Only to the extent that love is grounded in truth can it endure over time, can it transcend the passing moment and be sufficiently solid to sustain a shared journey. If love is not tied to truth, it falls prey to fickle emotions and cannot stand the test of time. True love, on the other hand, unifies all the elements of our person and becomes a new light pointing the way to a great and fulfilled life. Without truth, love is incapable of establishing a firm bond; it cannot liberate our isolated ego or redeem it from the fleeting moment in order to create life and bear fruit.
Lumen Fidei 27
Reflection – This section of the encyclical seems to be generating interest and discussion, both in my combox and on my FB page. I am in full swing giving a retreat to seminarians right now, and can contribute little beyond the actual posts – anyhow, discuss away.
Here we see Pope Benedict (this is definitely his work) tackling the false dichotomy of truth and love. In this passage he shows the insufficiency of love without truth; tomorrow he will discuss the inadequacy of truth without love.
It is easy to craft some fantastical soap-opera scenario to demonstrate this, whereby Joe falls in love with Jane and they enter an intense romance, eventually becoming engaged.

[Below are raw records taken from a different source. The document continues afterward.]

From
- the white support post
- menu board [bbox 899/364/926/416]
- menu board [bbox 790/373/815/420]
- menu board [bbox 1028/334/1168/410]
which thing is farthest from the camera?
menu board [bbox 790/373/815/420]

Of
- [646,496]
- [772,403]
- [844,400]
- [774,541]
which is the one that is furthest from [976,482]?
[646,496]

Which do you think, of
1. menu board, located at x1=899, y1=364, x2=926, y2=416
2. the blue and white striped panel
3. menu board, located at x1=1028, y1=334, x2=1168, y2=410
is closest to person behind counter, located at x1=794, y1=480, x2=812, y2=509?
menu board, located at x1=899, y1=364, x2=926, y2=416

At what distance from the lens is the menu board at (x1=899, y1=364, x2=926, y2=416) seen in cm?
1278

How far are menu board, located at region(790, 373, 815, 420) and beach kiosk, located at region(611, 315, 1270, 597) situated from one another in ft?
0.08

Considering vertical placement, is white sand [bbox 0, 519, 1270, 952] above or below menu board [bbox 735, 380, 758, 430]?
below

Joe finds out, shortly before their wedding, that not one thing Jane has told him about herself is true, from her name to her virtually every biographical fact, even to her likes and dislikes, opinions and beliefs, hopes and dreams. For some reason or other, her whole presentation of herself was a tissue of lies.
Would Joe simply shrug that off and say, “That’s OK – I don’t actually need to know anything about you!” and proceed happily along? It is entirely possible that Joe has in some fashion in their courtship encountered the real ‘Jane’ (or whoever) and would be willing to forgive the deception and move forward… but in anything resembling a healthy human dynamic, that moving forward would mean moving towards truth, towards knowing who this person really is and establishing the relationship on an actual footing of mutual disclosure and knowledge. If ‘Jane’ were unwilling to do that, then in what sense are she and Joe even in a relationship?
OK, enough with the melodrama (in tomorrow’s episode, the arrival of Jane’s mother brings a shocking revelation to Joe – she’s a Yeti!!! (You know, I could actually write this stuff)).
The fact is, with the stirring up of love in the heart, there is a stirring up of a deep hunger to know the person. And also, to know what is good for that person, what will help them, serve them, do them well. Think of the movie Lorenzo’s Oil, based on a true story, where the father of a desperately sick child ended up developing a treatment for his son’s rare disease despite having no medical training or knowledge beforehand.
Love is not opposed to truth or in some other category than truth. Love seeks truth, both the truth of the beloved and the truth for the beloved. It is love, in other words, that unites the true and the good in a contemplation of the beautiful.
All of this is miles away from where we started and where we need to get back to – the Church’s ongoing proclamation of hard and unwelcome truths and dogmas in the modern world. But surely this is at least addresses the charge that to proclaim an unwelcome truth is an unloving act. If I love someone, I sure as heck want to know if they have cancer, and how bad it is, and how radical a course of treatment they need to engage in, even if it will cause them (and me) great pain and travail.
The Church, in its love for the modern world, has to deliver a certain amount of ‘bad diagnoses’ and prescribe a certain amount of painful medications and arduous therapies. You may disagree with the diagnosis and reject the therapy, but at least theoretically, you can see that this is a loving act. As I said to the seminarians here yesterday, the Church has to keep preaching the hard teachings about morality for the simple reason that people are dying, every day, because those teachings are not accepted.
It would be the opposite of love—hatred and indifference, really—to withhold the truth from the world about these matters. Love requires truth… but truth requires great love and mercy, and that’s where we’ll go tomorrow.